Stored dataset items:

_ _ _ _ _

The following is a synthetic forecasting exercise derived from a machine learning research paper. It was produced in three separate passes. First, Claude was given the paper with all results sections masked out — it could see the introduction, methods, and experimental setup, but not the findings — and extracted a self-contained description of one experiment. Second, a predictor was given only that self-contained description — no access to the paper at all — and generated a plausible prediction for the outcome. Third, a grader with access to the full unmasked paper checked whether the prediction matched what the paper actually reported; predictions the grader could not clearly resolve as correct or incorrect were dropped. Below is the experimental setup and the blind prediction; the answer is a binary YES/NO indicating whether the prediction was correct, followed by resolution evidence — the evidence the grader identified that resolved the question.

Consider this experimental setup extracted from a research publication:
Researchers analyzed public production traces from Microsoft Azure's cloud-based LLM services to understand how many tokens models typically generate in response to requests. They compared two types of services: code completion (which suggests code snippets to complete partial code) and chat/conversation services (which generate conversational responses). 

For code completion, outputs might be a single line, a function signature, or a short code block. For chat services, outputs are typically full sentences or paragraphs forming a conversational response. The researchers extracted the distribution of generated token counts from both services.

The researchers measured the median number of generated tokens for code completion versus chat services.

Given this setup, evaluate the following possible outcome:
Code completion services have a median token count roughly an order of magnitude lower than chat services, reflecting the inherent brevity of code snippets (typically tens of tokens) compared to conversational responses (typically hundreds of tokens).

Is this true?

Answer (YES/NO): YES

_ _ _ _ _

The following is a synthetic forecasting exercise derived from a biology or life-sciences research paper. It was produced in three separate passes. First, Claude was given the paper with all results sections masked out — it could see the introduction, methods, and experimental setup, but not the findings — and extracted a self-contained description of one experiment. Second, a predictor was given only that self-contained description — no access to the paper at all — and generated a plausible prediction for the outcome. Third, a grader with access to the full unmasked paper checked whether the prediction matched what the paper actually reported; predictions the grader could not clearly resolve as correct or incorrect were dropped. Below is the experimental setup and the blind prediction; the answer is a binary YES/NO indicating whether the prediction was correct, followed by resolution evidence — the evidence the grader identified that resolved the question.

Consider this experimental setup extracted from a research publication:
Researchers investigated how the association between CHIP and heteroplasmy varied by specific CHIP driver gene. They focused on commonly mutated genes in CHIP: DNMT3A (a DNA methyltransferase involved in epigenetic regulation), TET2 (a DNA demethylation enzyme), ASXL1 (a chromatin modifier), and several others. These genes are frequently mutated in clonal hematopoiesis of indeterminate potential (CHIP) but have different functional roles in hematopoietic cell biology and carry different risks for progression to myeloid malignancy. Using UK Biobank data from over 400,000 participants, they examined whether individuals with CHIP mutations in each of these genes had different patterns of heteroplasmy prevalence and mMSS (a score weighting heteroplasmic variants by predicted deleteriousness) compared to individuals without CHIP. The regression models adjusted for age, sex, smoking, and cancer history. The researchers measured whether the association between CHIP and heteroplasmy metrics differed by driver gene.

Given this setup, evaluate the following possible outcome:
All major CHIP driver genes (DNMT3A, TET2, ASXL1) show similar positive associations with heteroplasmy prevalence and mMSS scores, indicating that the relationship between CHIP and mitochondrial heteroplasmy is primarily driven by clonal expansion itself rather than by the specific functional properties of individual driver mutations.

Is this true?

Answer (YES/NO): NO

_ _ _ _ _

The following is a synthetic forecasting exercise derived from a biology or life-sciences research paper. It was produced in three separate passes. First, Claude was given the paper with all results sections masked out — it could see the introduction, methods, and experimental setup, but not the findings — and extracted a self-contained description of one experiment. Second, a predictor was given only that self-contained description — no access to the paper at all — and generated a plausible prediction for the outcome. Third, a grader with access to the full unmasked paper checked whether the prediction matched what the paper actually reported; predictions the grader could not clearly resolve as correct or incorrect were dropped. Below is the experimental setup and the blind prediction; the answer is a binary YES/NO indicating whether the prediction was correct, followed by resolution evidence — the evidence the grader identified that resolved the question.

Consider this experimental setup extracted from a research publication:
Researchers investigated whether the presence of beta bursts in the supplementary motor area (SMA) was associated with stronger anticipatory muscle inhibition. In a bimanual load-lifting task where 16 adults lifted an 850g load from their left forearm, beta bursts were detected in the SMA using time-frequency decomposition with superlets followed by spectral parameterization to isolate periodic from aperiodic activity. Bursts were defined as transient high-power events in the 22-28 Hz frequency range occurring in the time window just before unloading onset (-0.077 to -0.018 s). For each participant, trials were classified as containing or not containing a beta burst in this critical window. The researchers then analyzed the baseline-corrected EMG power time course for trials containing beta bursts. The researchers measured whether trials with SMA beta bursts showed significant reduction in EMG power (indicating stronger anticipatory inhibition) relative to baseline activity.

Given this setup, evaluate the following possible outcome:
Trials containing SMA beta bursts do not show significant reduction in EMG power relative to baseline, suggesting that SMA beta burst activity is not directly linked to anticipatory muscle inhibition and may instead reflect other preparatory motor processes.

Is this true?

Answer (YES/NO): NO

_ _ _ _ _

▸ TO DO
In the records above, find each line with the word "code" and copy it.

▸ SOLUTION TO THE PROBLEM
Researchers analyzed public production traces from Microsoft Azure's cloud-based LLM services to understand how many tokens models typically generate in response to requests. They compared two types of services: code completion (which suggests code snippets to complete partial code) and chat/conversation services (which generate conversational responses). 
For code completion, outputs might be a single line, a function signature, or a short code block. For chat services, outputs are typically full sentences or paragraphs forming a conversational response. The researchers extracted the distribution of generated token counts from both services.
The researchers measured the median number of generated tokens for code completion versus chat services.
Code completion services have a median token count roughly an order of magnitude lower than chat services, reflecting the inherent brevity of code snippets (typically tens of tokens) compared to conversational responses (typically hundreds of tokens).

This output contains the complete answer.